AG Köln, AZ 539 Ds 48/18 v. 24.04.2019

Das Amtsgericht Köln hat klargestellt, dass auch weggeworfene Gegenstände noch im Eigentum des Wegwerfenden stehen: Das Wegwerfen stellt eine Übereignung an einen Entsorgungsbetrieb zum Zwecke der Entsorgung dar. Ein Dritter kann den „Müll“ also nicht straflos an sich nehmen.

Doch warum hatte das Amtsgericht Köln überhaupt über einen solchen Fall zu urteilten? Folgendes war passiert:

Der berühmte Künstler Gerhard Richter hatte vier Bilder, die er für misslungen hielt, in die Altpapiertonne vor seinem Haus geworfen. Ein Mann fand diese im Juli 2016 und bot zwei der Werke einem Münchner Auktionshaus. Er beantragte dazu ein Echtheits-Zertifikat vom Gerhard Richter Archiv in Dresden. Als der Mann dort drei der gefundenen Bilder vorlegte, war für den Leiter des Archivs klar, dass es sich um echte Werke handeln muss. Trotzdem kam ihm die Sache merkwürdig vor, da die Bilder weder Signatur noch Rahmung hatten.

Der genaue Wert der Skizzen sei zwar nicht zu ermitteln gewesen, lag laut Anklage aber bei geschätzt 60.000 Euro.
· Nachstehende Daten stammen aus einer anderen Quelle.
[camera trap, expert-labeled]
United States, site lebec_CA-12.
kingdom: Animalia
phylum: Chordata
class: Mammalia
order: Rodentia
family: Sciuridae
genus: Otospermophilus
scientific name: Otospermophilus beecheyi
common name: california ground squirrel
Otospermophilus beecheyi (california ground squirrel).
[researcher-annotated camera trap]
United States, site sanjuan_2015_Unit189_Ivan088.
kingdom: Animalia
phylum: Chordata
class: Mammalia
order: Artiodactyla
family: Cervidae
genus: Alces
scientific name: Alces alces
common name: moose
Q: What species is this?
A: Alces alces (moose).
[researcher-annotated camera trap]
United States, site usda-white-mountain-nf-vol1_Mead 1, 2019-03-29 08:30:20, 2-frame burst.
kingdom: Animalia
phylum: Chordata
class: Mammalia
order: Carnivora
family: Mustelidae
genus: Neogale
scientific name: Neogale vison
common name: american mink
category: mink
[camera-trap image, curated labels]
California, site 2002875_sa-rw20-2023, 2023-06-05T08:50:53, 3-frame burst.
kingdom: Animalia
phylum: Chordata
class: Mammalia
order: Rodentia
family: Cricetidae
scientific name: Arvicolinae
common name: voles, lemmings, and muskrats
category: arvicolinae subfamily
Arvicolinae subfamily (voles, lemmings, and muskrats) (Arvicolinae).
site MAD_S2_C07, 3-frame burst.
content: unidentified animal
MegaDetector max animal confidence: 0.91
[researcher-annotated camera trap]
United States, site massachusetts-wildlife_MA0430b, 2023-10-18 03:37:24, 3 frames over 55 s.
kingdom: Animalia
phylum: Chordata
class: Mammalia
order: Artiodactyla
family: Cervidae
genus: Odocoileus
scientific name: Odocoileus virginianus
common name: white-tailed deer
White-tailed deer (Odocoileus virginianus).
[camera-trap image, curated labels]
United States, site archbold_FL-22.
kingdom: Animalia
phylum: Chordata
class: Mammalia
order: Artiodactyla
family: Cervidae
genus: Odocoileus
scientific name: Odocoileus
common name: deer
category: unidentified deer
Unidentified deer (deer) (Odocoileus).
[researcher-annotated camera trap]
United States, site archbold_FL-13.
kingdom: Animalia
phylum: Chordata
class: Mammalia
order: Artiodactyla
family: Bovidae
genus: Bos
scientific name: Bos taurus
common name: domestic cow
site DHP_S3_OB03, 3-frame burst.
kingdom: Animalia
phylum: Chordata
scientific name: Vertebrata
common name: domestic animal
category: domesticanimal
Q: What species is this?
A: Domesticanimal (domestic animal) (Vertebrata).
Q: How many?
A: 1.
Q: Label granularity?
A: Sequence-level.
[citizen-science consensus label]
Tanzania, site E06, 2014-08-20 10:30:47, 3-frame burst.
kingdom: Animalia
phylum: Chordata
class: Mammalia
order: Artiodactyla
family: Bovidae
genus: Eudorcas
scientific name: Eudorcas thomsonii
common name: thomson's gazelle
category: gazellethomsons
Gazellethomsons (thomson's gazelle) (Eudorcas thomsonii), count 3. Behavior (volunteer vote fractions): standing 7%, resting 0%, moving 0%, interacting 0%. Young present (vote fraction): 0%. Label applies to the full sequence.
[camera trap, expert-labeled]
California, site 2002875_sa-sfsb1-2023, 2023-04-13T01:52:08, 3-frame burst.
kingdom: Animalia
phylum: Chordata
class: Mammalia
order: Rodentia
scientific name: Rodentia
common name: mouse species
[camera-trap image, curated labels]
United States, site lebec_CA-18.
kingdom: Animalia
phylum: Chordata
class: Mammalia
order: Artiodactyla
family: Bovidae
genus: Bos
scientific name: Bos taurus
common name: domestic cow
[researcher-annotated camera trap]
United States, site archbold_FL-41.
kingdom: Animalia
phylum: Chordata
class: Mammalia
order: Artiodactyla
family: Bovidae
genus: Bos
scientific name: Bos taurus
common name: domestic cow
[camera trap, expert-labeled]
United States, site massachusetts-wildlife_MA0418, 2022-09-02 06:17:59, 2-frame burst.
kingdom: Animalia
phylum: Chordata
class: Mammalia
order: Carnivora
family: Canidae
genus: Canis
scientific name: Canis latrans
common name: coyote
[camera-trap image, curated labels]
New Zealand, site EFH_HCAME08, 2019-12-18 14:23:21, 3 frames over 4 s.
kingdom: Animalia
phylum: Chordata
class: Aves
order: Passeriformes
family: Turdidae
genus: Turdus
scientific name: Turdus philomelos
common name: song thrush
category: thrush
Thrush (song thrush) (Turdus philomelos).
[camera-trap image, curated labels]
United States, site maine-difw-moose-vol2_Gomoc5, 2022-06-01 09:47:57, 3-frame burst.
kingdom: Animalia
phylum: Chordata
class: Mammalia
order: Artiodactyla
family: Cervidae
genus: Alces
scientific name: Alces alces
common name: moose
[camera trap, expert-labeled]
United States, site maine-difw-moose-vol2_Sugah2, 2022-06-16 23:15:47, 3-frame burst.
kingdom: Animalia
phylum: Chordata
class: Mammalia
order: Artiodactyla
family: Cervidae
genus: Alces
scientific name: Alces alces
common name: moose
Auch wenn die unsignierten Bilder auf dem legalen Kunstmarkt nach Angaben des Archivs nicht verkäuflich seien, seien sie nicht wertlos, begründete das Amtsgericht Köln die Entscheidung.

Der Dieb musste eine Geldstrafe von 3.150 Euro (90 Tagessätze zu je 35 Euro) zahlen.